奨学金制度を使うと、働き始めてから退職や転職の時期が縛られてしまいます。しかし、お礼奉公中だからといって必ず我慢して働き続けなければならないわけではありません。どうしても職場の環境が合わない、聞いていた労働環境と異なることもあるでしょう。病院も、奨学金制度を利用した看護師の場合はそう簡単に辞めないだろう、働きにくい診療科や部門へ配置する場合もあります。さらに、人間関係のトラブルであればどうにもならないこともあり、どうにか耐えなければと考えていると、心身ともにボロボロになってしまうこともあります。

看護師は、一年目がもっとも厳しい時期と言われています。覚えなければならない仕事が多く、思うように働けずミスも増えれば、上司から注意されたり患者さんから直接怒られたりと落ち込んでしまうシーンも増えます。どうにか1年目を乗り越えられても、3~5年目ほどの時期にまた辞めたくなる時期がくると言います。その時期には一人前の看護師としての責任を求められたり、教育係のプリセプターとして後輩看護師を教育しなければならなかったりと、大変な役割を負かされるようになります。お礼奉公は、看護師が辞めたいと感じやすい時期に退職しないように制限する役割も果たしています。

立替一括返済ができる病院への転職もあり

どうしてもお礼奉公をしている最中に辞めたくなってしまったのであれば、奨学金の立替一括返済制度がある病院に転職することがおすすめです。この制度は、お礼奉公をしている最中に看護師が転職したとき、以前の職場に支払わなければならない奨学金を立て替えて返済してくれるという制度です。もちろん、無償ではありませんので、立て替えてもらった分の金額はその後の給料から天引きされ、少しずつ返済する必要があります。

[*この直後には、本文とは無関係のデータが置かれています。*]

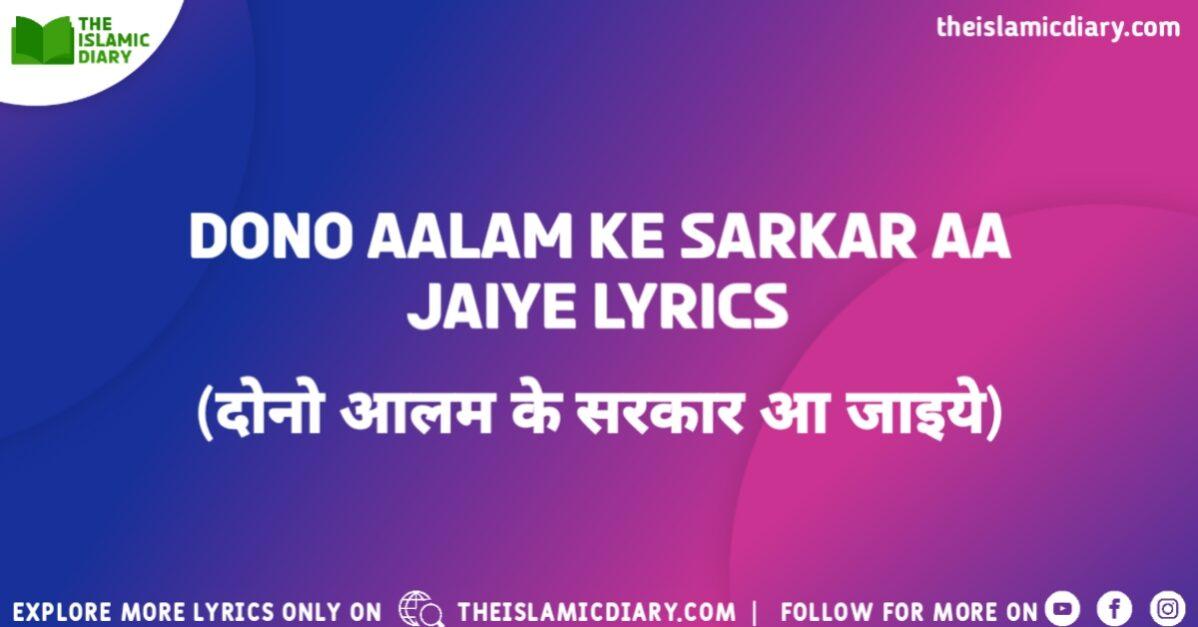 Dono Aalam Ke Sarkar Aa Jaiye Lyrics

お礼奉公をしている身で退職するとき、まとまった金額を用意する必要があることがネックになるでしょう。しかし立替一括返済ならば、厳しいお金の問題を解決へ導き、新たな職場で心機一転働きながら返済できるのです。

立替一括返済という制度は知名度が高くないため、今なお奨学金を返済するために嫌な労働環境でも耐えながらお礼奉公をしている看護師がいます。また一般的に、立替一括制度を用意している病院の求人情報は、一般公開されません。非公開求人という形でひそやかに募集が行われるため、転職エージェントを利用してキャリアアドバイザーに求人を紹介してもらいましょう。もちろん、立替一括制度を用意している職場では、その後長く働くことが大前提となります。条件や待遇についても、よくチェックしておくべきでしょう。せっかく立替一括返済を受け付けている職場へ勤めても、また辞めたくなってしまえば意味がありませんので、お礼奉公中の転職は働き続けられそうかよく見極めることが肝心です。